With the film being aimed at a tween audience, everything has been made smaller rather than bigger.
The Karate Kid: a new lick of paint but no match for the original
Hollywood continues to cash in on 1980s nostalgia with this remake of the cult 1984 teenage martial arts movie. The original film spawned two sequels as well as an attempt to reboot the franchise when the producers came up with the idea of making the Karate Kid a girl. None of them were good. This time the big idea is to move the action away from America and take it to China where, in a piece of genius casting, the old wise karate teacher once played by Pat Morita has been given a new lick of paint by the martial arts legend Jackie Chan.
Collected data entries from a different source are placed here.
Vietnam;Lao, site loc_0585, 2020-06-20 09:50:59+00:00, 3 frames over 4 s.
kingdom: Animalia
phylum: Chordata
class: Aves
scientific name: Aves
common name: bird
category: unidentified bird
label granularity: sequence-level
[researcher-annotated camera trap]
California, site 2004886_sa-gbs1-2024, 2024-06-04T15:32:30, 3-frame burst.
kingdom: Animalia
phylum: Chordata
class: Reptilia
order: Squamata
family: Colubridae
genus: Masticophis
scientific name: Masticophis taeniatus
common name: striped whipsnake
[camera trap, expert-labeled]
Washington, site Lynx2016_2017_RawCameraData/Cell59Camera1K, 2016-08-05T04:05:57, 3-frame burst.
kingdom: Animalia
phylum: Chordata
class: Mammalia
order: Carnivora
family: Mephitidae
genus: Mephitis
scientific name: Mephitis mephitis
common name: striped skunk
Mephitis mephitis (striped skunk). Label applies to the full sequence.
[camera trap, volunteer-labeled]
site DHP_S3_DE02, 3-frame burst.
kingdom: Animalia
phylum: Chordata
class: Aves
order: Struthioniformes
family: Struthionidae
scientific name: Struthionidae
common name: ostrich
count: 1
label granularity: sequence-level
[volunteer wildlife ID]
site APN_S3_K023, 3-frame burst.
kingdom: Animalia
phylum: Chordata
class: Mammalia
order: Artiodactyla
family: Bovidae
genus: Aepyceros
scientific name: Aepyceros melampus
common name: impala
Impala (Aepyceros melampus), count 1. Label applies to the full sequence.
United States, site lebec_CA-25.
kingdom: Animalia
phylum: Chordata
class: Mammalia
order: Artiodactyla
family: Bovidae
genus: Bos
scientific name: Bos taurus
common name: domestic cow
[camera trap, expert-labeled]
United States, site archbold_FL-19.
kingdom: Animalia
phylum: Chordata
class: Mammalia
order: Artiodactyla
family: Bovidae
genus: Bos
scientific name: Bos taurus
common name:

Chan's Mr Han is far less serious than Morita's Mr Miyagi and while this works, the remake fails to have the impact or style of the original, mainly because of the decision to cast Will Smith's son Jaden Smith as the loose cannon Dre Parker, who learns to control his temper through martial arts. It's no fault of Smith's that he's just too young to be acting up as much as he does about being forced to move from Detroit to Beijing because his mother has a new job, or that he'd be hated by a gang of local youths for chatting to a girl. His age also means that his elderly mentor doesn't need to give him any big life lessons through the witty anecdotes that were one of the highlights of the original film. The training regime that saw Machio forced to do seemingly menial housework such as painting fences and cleaning cars is replaced by a rather more mundane jacket regime, and this moment encapsulates all that is wrong with this reboot: with the film being aimed at a tween audience, everything has been made smaller rather than bigger. If this brings the question: "Why make a reboot?", the stellar US first weekend box office provided more than 50 million answers to the question.